Les patrons des banques aidées ont empochés 1,6 milliard en 2007

John Thain, le patron de Merrill Lynch surclasse ses pairs avec un salaire de 83 millions.
Photo: Agence France-Presse (photo) John Thain, le patron de Merrill Lynch surclasse ses pairs avec un salaire de 83 millions.

Washington — Les 116 banques américaines ayant reçu de l'argent de l'État pour affronter la crise financière ont versé à leurs principaux cadres-dirigeants près de 1,6 milliard de dollars de salaires, primes et autres avantages l'an dernier, selon une enquête réalisée par l'Associated Press.

Ces récompenses financières ont été attribuées alors même que les résultats des banques faiblissaient, annonçant la crise financière qui les a conduits à réclamer un plan de sauvetage à Washington. Coût du plan: 700 milliards.

L'enquête se base sur les rapports annuels fournis par les banques au SEC (Securities and Exchange Commission), le gendarme de la Bourse américaine. Les 116 établissements financiers concernés par le plan Paulson ont reçu une aide totale de 188 milliards, provenant des contribuables américains.

Les sommes versées aux 600 cadres-dirigeants concernés incluent des primes, des stock options, mais aussi de nombreux avantages personnels, selon les documents examinés par l'AP. La somme moyenne versée à chacun des principaux dirigeants des banques a atteint 2,6 millions de dollars en salaires, primes et avantages l'an dernier.

Lloyd Blankfein, le p.-d.g. de Goldman Sachs, a ainsi reçu presque 54 millions de dollars d'indemnités en 2007. Cette année, la banque a décidé de supprimer les primes de ses sept principaux dirigeants, qui travailleront pour leur salaire «de base» de 600 000 $US. Goldman Sachs a reçu 10 milliards d'aide de l'État le 28 octobre dernier.

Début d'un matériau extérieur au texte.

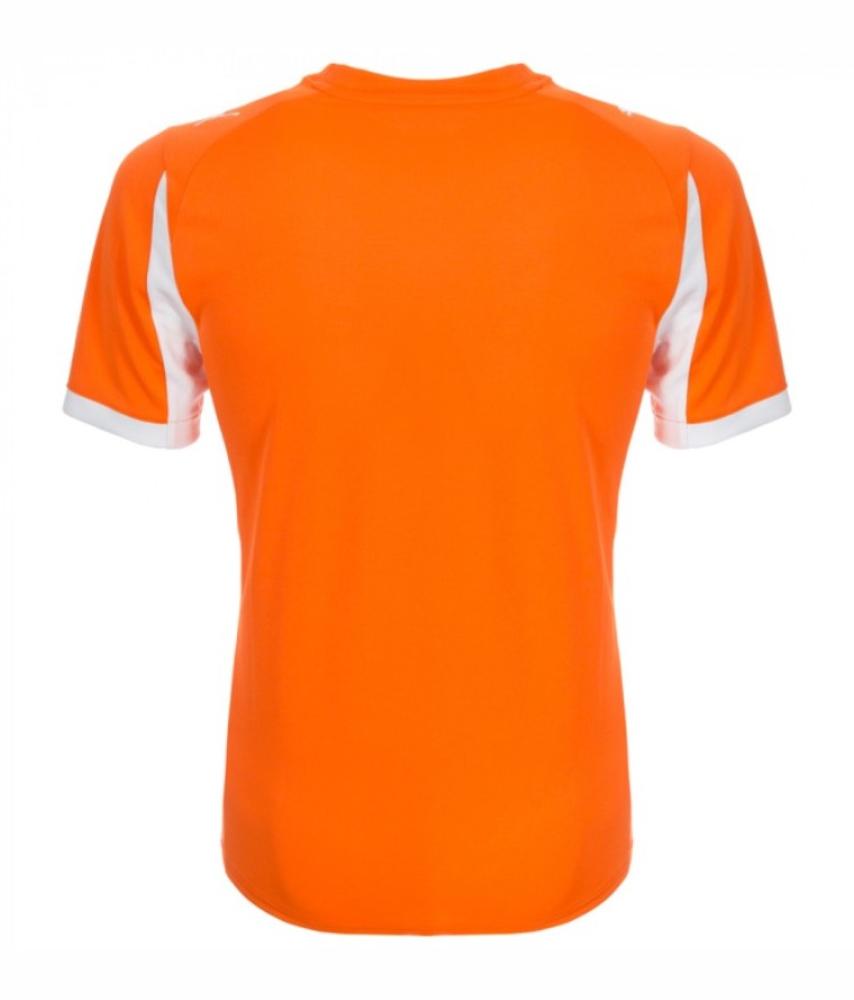 Blackpool basic set 2025-2026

John Thain, le «boss» de Merrill Lynch, a surpassé tous les patrons de groupes bancaires en empochant 83 millions l'an dernier. En prenant les rênes de l'entreprise en décembre 2007, il a cumulé un salaire de 57 692 $, une prime d'arrivée de 15 millions et un revenu supplémentaire de 68 millions issu des stock options. Comme Goldman Sachs, Merrill Lynch a reçu une aide de l'État de 10 milliards le 28 octobre.

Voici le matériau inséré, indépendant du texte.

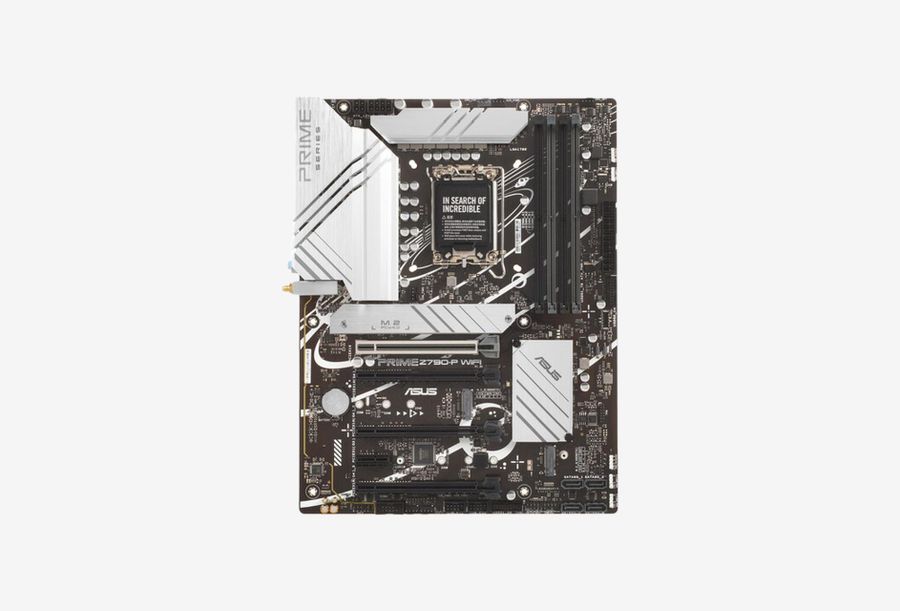 ASUS PRIME Z790-P WIFI_0126709110234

Ce constat pose question concernant les engagements pris par les établissements financiers dans le cadre du plan Paulson, initialement destiné au rachat des actifs dit toxiques. Le mois dernier, le gouvernement Bush a changé les objectifs du plan de sauvetage financier, en donnant pour instruction au département du Trésor d'injecter directement des liquidités dans les banques. Le plan impose des restrictions sur certaines indemnités, mais ne limite pas les salaires et les primes, sauf dans le cas où ils encourageraient les salariés à prendre des risques excessifs pour la banque. Les institutions financières se sont engagées à ne pas accorder de parachutes dorés au départ d'un dirigeant.

Mais les banques qui bénéficient du plan de sauvetage consacrent des millions de dollars à financer des chauffeurs et des jets privés, des services de gardiennage pour le domicile de leurs cadres, des adhésions à des clubs sportifs... Certaines paient même des conseillers financiers pour leurs dirigeants. Le président de JPMorgan Chase, James Dimon, a ainsi laissé une note de 211 182 $US, pour le jet privé utilisé l'an dernier alors que sa famille habitait à Chicago et qu'il faisait la navette avec New York. La société a perçu 25 milliards du plan de sauvetage financier.

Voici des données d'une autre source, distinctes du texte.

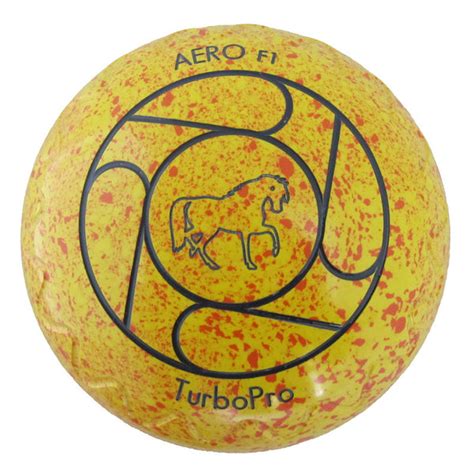 Used Aero Bowls For Sale – Jack High Bowls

Le député démocrate Brad Sherman, membre de la commission des activités financières à la Chambre des représentants, estime que ces sommes excessives nuisent au développement des bonnes pratiques économiques dans les banques et encouragent l'escalade des salaires, dans un contexte de concurrence entre les établissements financiers. Il souhaite faire venir les dirigeants des banques devant le Congrès, pour qu'ils détaillent l'utilisation de l'argent du plan Paulson, de la même manière que l'ont fait les constructeurs automobiles. «Plus durs nous sommes avec les patrons qui viennent à Washington, moins ils seront nombreux à réclamer une aide», espère-t-il.